++++ Data for this exercise ++++
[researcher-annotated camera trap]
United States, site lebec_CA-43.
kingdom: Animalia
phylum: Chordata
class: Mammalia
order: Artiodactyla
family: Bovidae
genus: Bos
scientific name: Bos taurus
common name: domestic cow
++++
[Aim of the exercise] Each record is to be reproduced exactly as it appears.

[Solution for this problem]
[researcher-annotated camera trap]
United States, site lebec_CA-43.
kingdom: Animalia
phylum: Chordata
class: Mammalia
order: Artiodactyla
family: Bovidae
genus: Bos
scientific name: Bos taurus
common name: domestic cow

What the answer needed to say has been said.